Stated problem: Copy every line below that contains the word "image".

Items:

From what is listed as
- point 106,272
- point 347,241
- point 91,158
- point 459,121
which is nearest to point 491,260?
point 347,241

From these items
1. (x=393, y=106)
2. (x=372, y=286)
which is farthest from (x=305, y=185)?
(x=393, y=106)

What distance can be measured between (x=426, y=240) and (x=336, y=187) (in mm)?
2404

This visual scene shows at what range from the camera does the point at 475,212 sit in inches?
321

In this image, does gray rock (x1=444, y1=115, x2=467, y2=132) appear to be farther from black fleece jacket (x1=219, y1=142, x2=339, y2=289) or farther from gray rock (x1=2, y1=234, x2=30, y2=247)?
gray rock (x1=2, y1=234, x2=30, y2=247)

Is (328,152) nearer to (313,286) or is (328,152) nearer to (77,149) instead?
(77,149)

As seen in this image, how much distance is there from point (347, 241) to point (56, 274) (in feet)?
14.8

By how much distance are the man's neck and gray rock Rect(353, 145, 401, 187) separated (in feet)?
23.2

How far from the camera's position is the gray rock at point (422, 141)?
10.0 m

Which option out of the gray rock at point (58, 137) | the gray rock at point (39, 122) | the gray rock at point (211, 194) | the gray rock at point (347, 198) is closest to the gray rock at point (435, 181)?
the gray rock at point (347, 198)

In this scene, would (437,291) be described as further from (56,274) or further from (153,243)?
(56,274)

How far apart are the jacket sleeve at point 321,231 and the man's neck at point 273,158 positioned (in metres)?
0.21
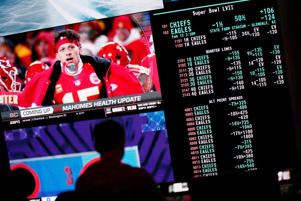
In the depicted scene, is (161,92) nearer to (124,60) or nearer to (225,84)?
(124,60)

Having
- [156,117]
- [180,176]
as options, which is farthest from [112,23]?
[180,176]

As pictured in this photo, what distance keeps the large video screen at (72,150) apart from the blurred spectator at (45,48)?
2.24ft

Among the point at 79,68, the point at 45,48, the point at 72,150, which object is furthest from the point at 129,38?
→ the point at 72,150

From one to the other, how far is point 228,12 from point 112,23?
1.11 metres

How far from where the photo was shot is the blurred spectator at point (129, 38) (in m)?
4.20

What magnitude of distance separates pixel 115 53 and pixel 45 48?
0.72 metres

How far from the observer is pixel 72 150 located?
432 cm

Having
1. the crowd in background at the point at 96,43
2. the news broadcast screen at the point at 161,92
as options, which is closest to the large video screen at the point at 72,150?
the news broadcast screen at the point at 161,92

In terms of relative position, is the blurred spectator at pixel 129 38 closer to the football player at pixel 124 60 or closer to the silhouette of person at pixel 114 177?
the football player at pixel 124 60

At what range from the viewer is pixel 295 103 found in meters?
4.00

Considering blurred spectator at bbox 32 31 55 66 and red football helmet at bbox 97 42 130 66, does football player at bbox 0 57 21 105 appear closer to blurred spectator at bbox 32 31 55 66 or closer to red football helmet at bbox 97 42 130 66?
blurred spectator at bbox 32 31 55 66

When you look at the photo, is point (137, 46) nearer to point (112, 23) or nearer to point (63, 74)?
point (112, 23)

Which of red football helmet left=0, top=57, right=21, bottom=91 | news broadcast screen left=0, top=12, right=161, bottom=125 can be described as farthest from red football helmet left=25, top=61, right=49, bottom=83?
red football helmet left=0, top=57, right=21, bottom=91

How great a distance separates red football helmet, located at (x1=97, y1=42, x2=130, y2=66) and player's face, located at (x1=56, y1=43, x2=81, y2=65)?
0.77ft
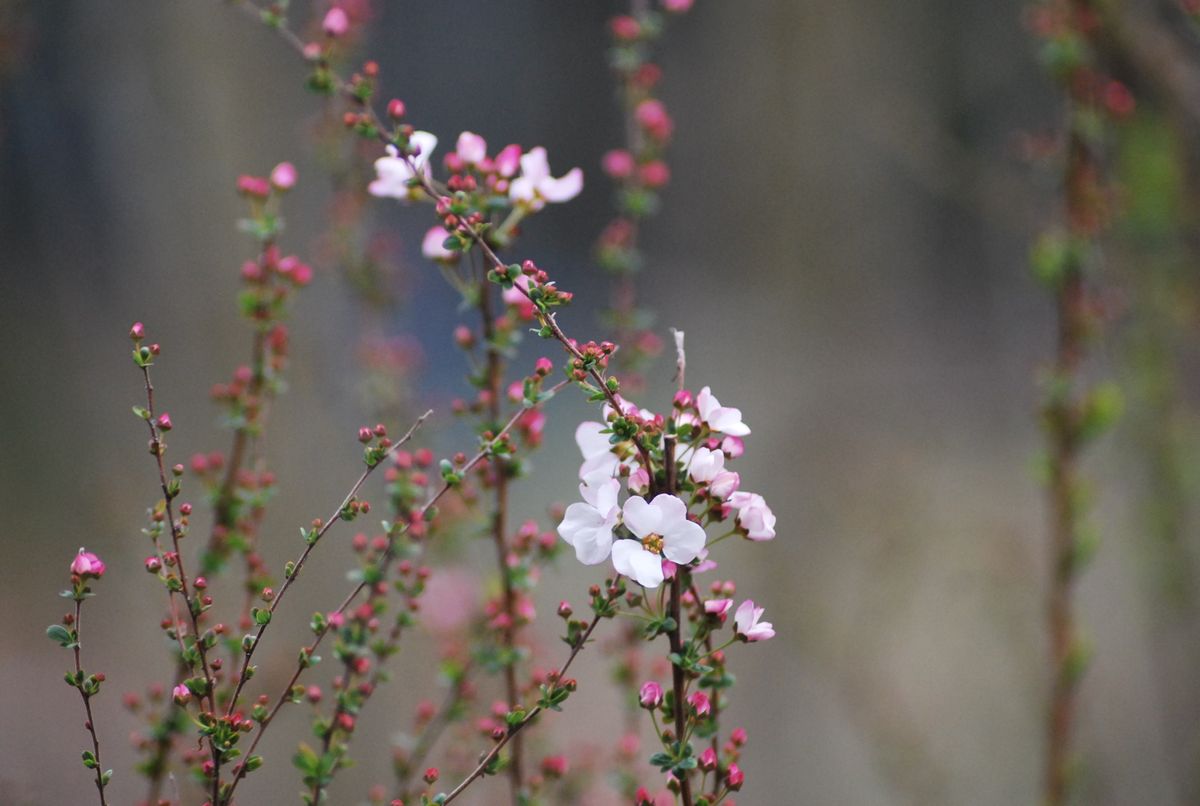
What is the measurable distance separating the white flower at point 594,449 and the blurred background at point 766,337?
601 millimetres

Response:
In this image, does gray rock (x1=444, y1=115, x2=467, y2=132) appear to be farther from black fleece jacket (x1=219, y1=142, x2=339, y2=289) or farther from gray rock (x1=2, y1=234, x2=30, y2=247)?
As seen in this image, how much distance is there from point (347, 241) to point (56, 274) (in feet)?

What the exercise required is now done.